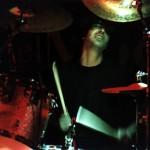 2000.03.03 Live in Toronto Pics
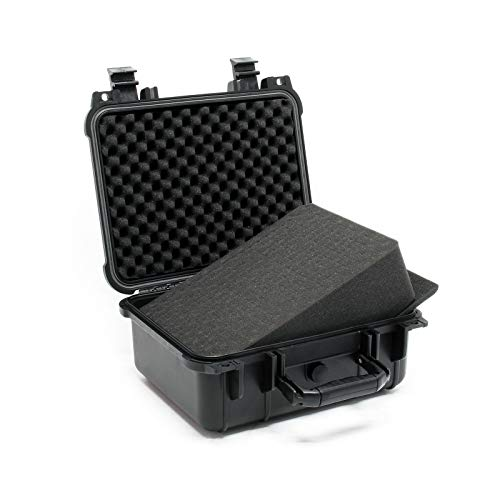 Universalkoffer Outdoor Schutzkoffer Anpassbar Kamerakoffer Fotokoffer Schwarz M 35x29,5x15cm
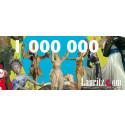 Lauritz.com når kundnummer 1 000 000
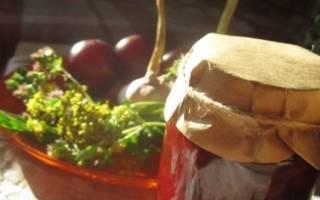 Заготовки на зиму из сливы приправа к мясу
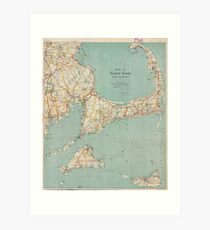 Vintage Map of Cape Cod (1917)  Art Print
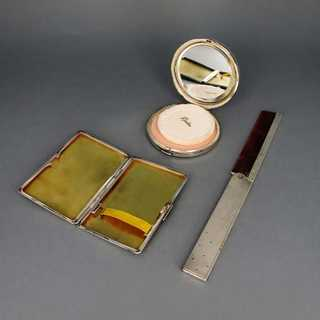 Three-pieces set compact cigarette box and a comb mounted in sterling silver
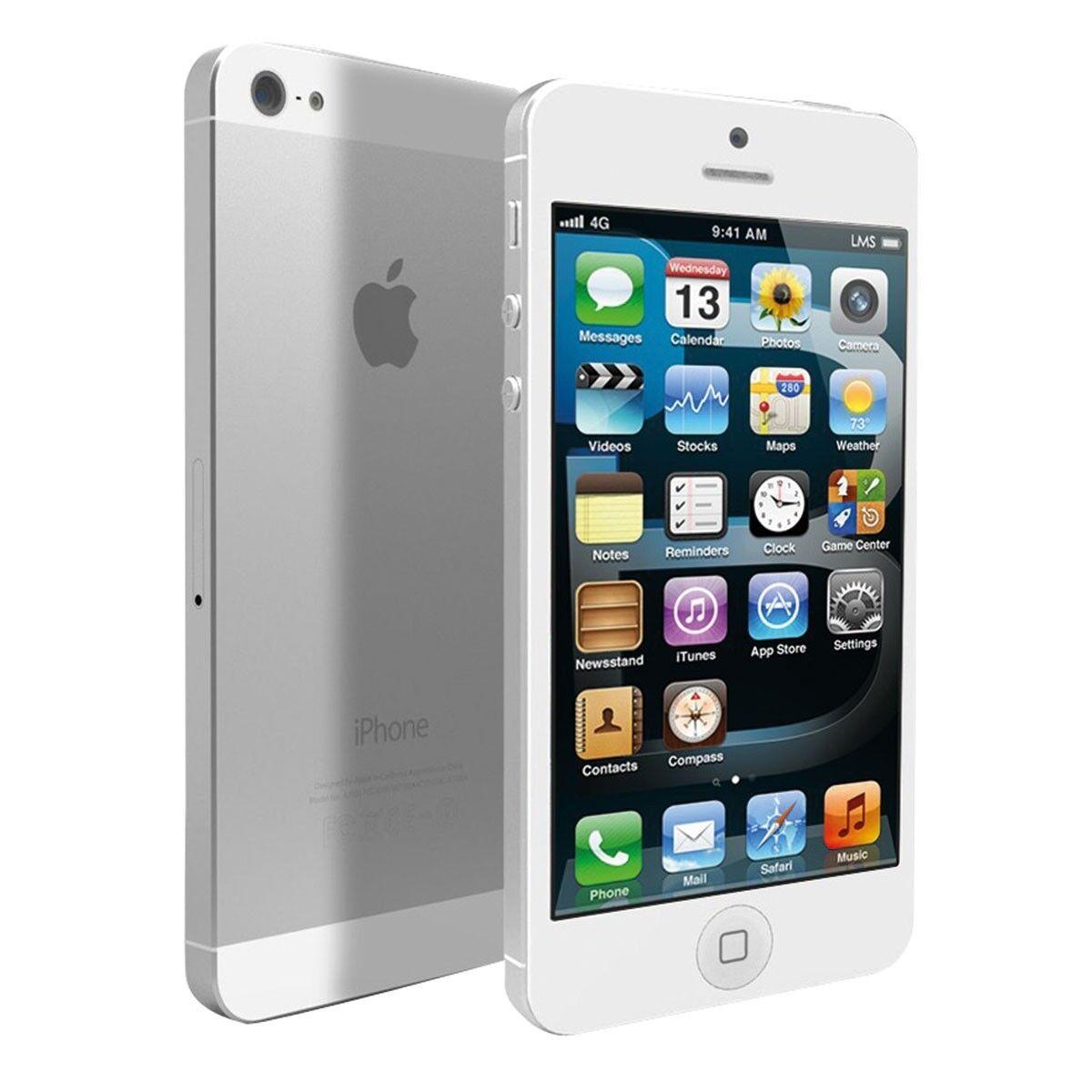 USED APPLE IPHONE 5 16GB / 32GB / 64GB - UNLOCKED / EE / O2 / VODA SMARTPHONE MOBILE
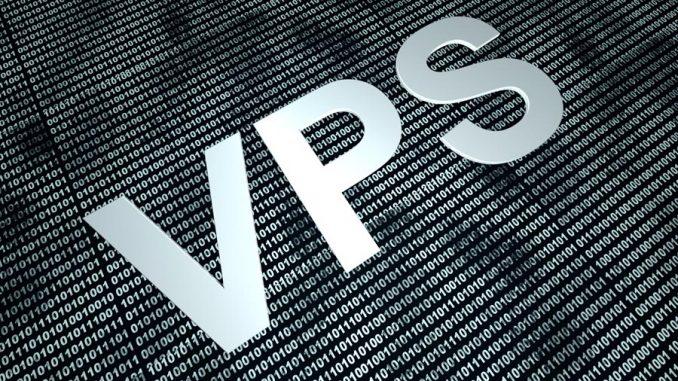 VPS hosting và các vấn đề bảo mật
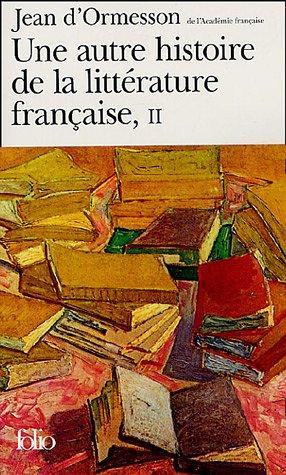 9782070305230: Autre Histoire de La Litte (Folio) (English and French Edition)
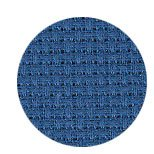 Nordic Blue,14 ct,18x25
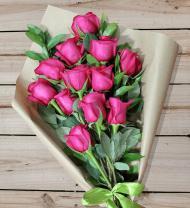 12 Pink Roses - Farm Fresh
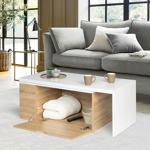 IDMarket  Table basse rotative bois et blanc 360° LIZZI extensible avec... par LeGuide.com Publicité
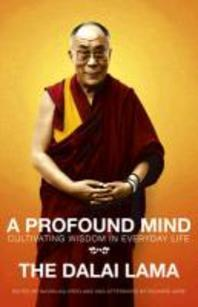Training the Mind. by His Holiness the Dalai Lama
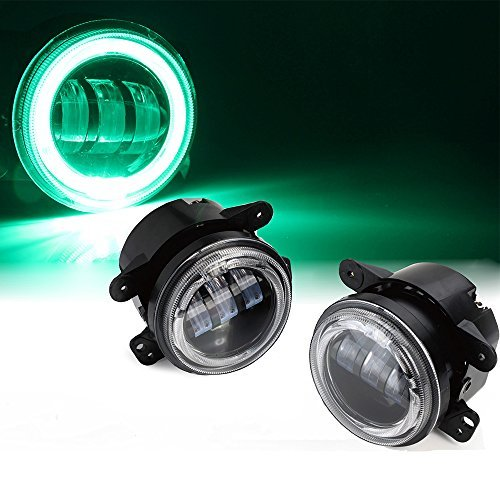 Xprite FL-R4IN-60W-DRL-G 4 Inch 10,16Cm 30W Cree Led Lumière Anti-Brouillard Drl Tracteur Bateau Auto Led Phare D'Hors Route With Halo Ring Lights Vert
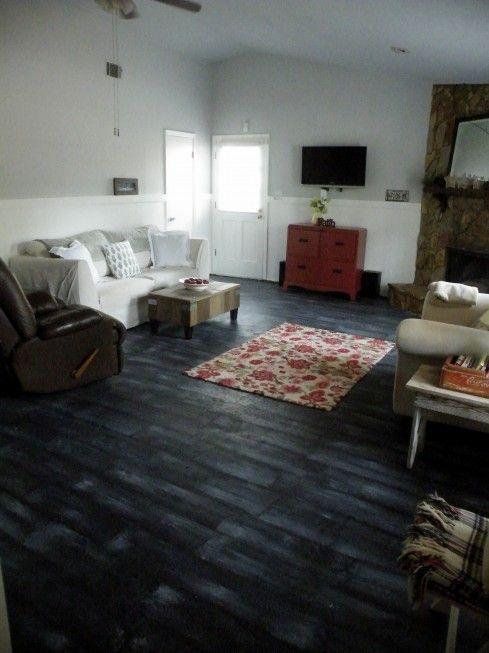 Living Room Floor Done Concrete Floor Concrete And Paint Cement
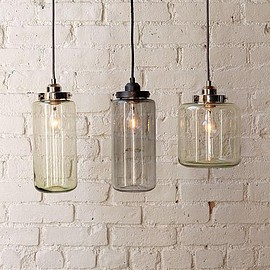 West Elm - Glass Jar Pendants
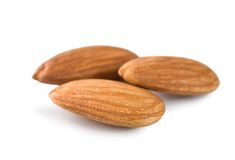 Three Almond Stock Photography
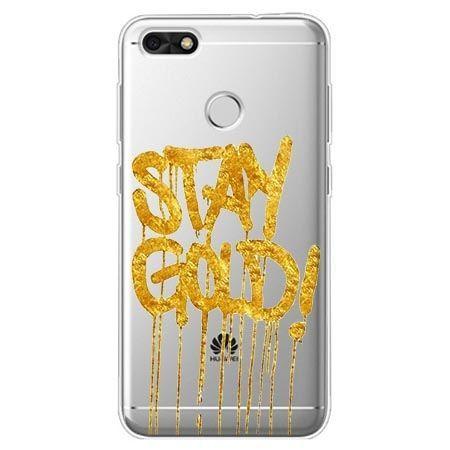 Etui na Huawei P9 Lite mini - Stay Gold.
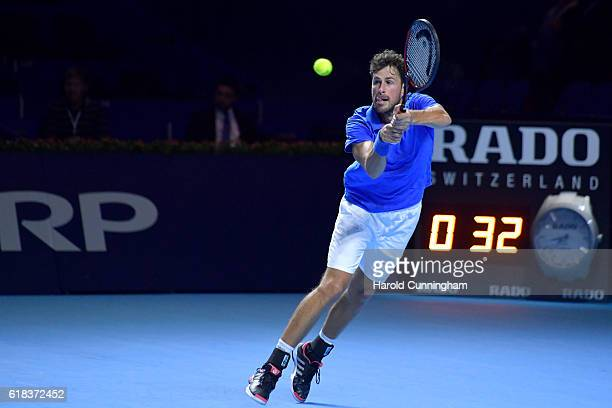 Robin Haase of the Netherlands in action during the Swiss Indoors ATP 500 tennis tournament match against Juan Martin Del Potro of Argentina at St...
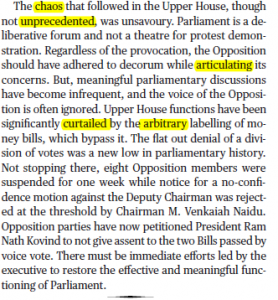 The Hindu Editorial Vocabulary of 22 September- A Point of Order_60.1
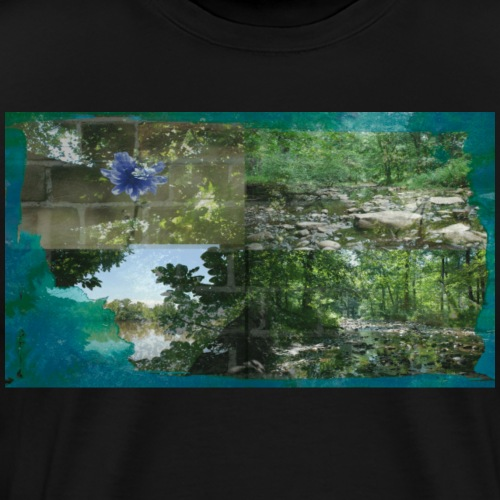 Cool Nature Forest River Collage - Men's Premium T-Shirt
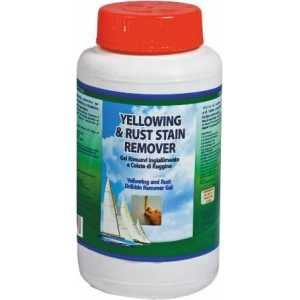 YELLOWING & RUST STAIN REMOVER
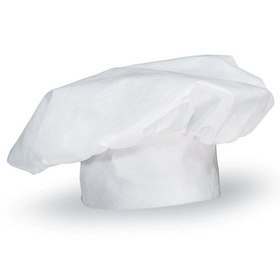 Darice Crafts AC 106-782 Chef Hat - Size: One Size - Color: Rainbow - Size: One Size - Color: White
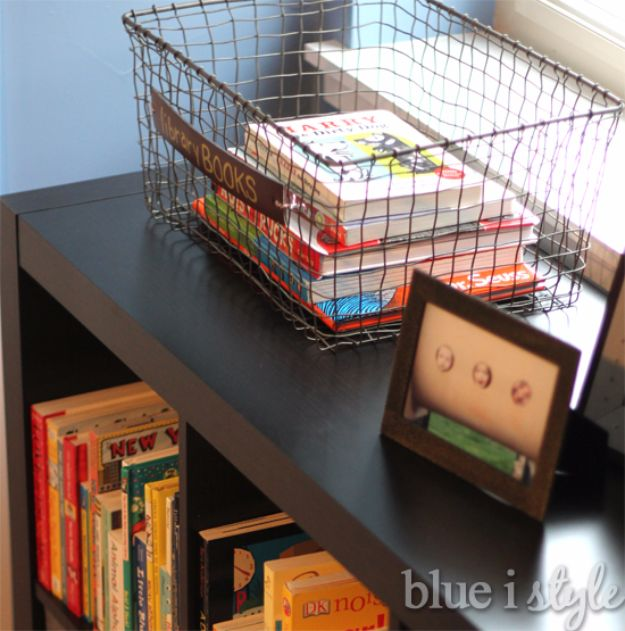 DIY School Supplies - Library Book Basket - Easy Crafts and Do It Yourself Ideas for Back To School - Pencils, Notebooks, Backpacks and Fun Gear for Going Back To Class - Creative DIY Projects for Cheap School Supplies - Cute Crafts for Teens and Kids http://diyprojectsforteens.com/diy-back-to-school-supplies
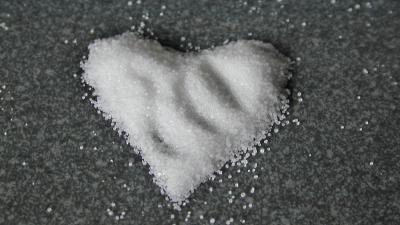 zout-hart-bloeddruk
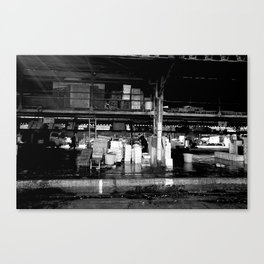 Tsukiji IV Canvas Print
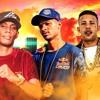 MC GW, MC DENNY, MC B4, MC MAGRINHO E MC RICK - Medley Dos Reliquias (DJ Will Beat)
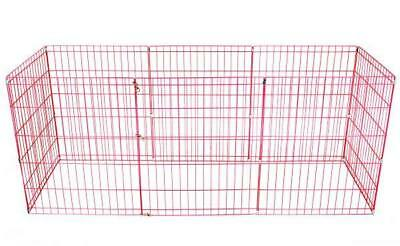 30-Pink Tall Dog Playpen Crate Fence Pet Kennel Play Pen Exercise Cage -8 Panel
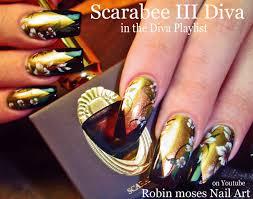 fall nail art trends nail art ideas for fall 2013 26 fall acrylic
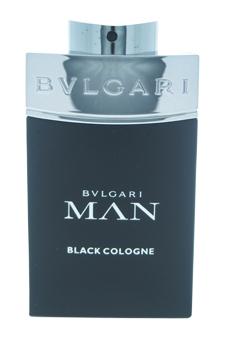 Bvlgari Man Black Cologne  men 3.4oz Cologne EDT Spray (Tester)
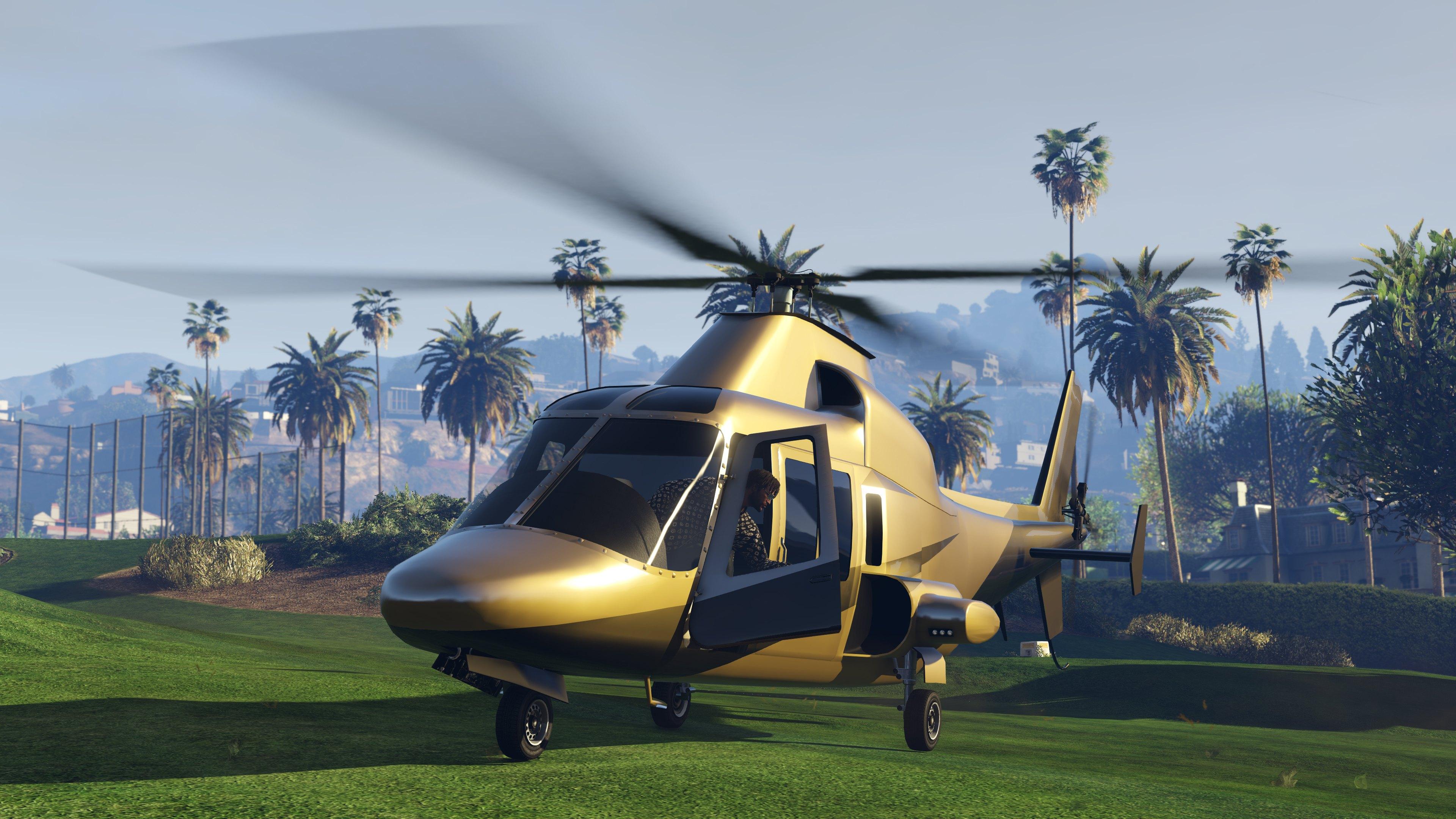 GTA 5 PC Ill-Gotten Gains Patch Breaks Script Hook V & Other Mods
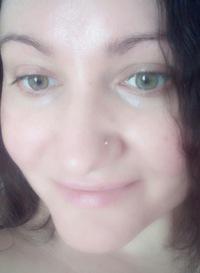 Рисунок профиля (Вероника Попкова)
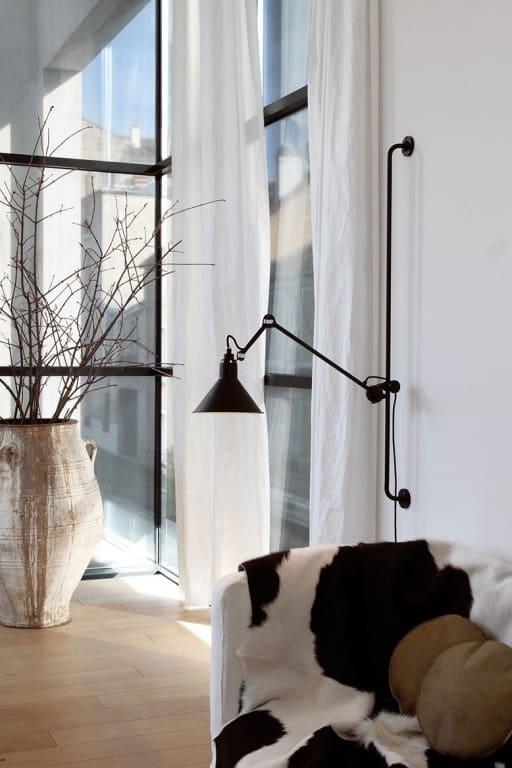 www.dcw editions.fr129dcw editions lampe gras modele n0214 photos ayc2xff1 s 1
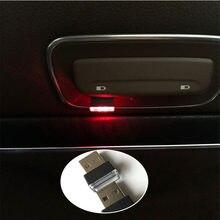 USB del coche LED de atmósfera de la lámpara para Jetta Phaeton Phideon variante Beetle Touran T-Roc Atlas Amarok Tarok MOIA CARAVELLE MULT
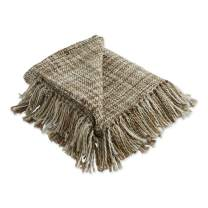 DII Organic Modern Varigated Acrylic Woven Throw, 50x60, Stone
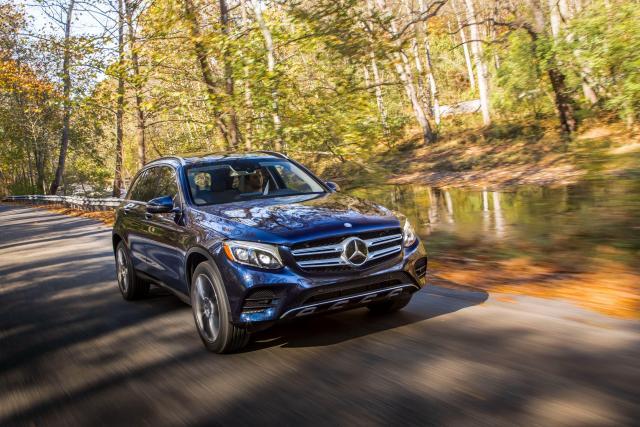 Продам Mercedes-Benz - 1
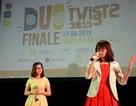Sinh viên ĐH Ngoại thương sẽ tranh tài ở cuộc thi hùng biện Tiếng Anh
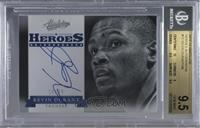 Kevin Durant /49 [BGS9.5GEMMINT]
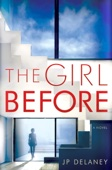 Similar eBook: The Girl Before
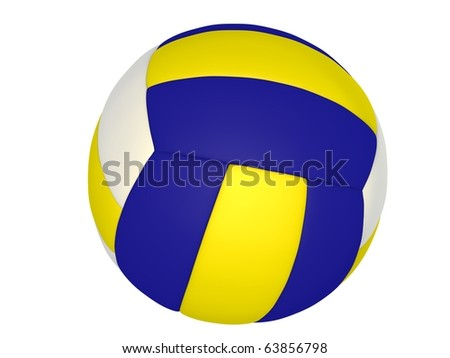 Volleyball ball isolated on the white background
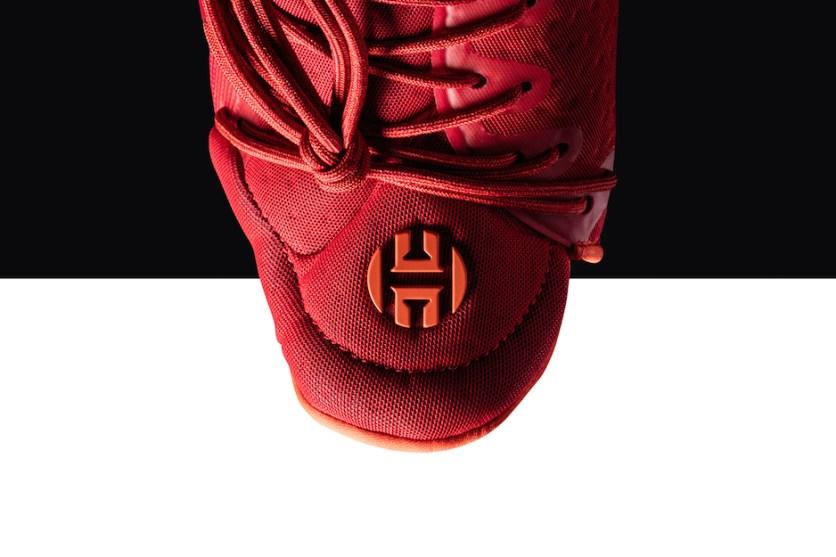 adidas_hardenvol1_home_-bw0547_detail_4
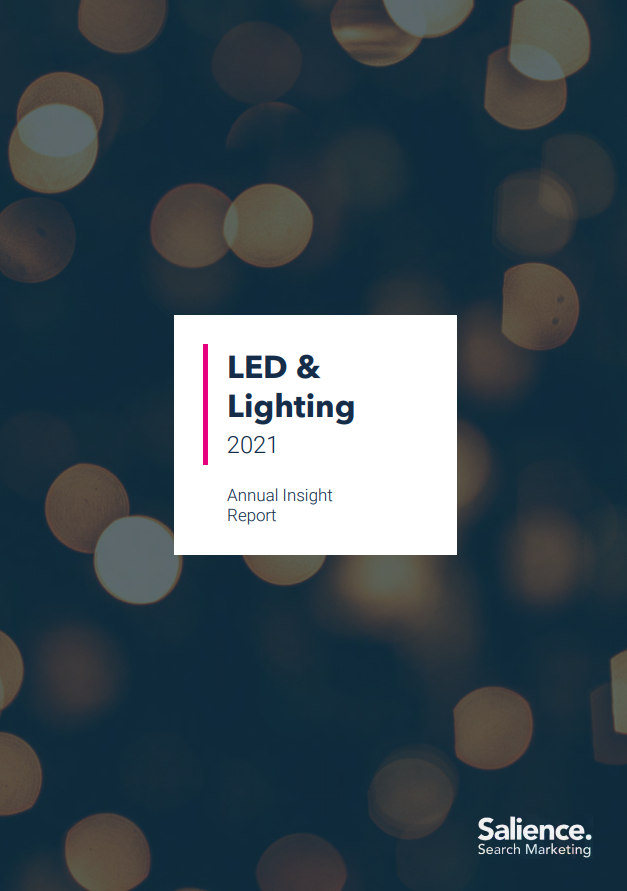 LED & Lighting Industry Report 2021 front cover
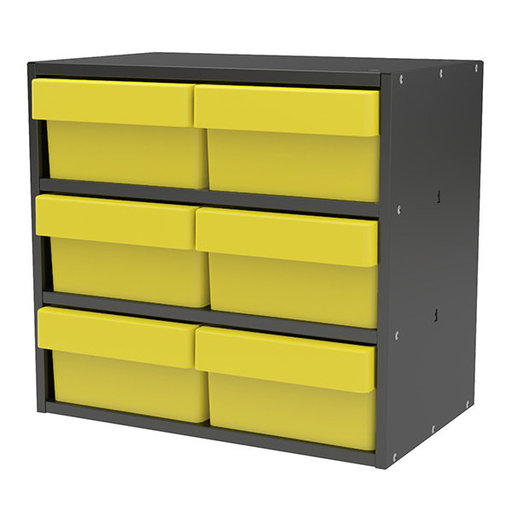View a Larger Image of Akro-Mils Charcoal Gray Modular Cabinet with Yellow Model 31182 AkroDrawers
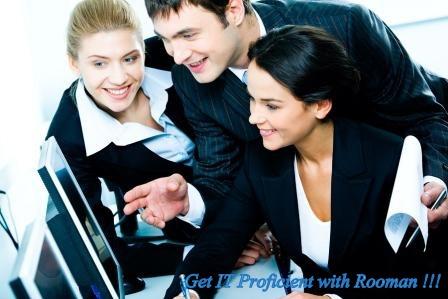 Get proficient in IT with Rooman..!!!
+ + +
About this exercise: The lines from the top of the data above through the one holding "zout-hart-bloeddruk" are to be repeated exactly, and only those, with no pictures.

Solution to this exercise:
 2000.03.03 Live in Toronto Pics
 Universalkoffer Outdoor Schutzkoffer Anpassbar Kamerakoffer Fotokoffer Schwarz M 35x29,5x15cm
 Lauritz.com når kundnummer 1 000 000
 Заготовки на зиму из сливы приправа к мясу
 Vintage Map of Cape Cod (1917)  Art Print
 Three-pieces set compact cigarette box and a comb mounted in sterling silver
 USED APPLE IPHONE 5 16GB / 32GB / 64GB - UNLOCKED / EE / O2 / VODA SMARTPHONE MOBILE
 VPS hosting và các vấn đề bảo mật
 9782070305230: Autre Histoire de La Litte (Folio) (English and French Edition)
 Nordic Blue,14 ct,18x25
 12 Pink Roses - Farm Fresh
 IDMarket  Table basse rotative bois et blanc 360° LIZZI extensible avec... par LeGuide.com Publicité
Training the Mind. by His Holiness the Dalai Lama
 Xprite FL-R4IN-60W-DRL-G 4 Inch 10,16Cm 30W Cree Led Lumière Anti-Brouillard Drl Tracteur Bateau Auto Led Phare D'Hors Route With Halo Ring Lights Vert
 Living Room Floor Done Concrete Floor Concrete And Paint Cement
 West Elm - Glass Jar Pendants
 Three Almond Stock Photography
 Etui na Huawei P9 Lite mini - Stay Gold.
 Robin Haase of the Netherlands in action during the Swiss Indoors ATP 500 tennis tournament match against Juan Martin Del Potro of Argentina at St...
 The Hindu Editorial Vocabulary of 22 September- A Point of Order_60.1
 Cool Nature Forest River Collage - Men's Premium T-Shirt
 YELLOWING & RUST STAIN REMOVER
 Darice Crafts AC 106-782 Chef Hat - Size: One Size - Color: Rainbow - Size: One Size - Color: White
 DIY School Supplies - Library Book Basket - Easy Crafts and Do It Yourself Ideas for Back To School - Pencils, Notebooks, Backpacks and Fun Gear for Going Back To Class - Creative DIY Projects for Cheap School Supplies - Cute Crafts for Teens and Kids http://diyprojectsforteens.com/diy-back-to-school-supplies
 zout-hart-bloeddruk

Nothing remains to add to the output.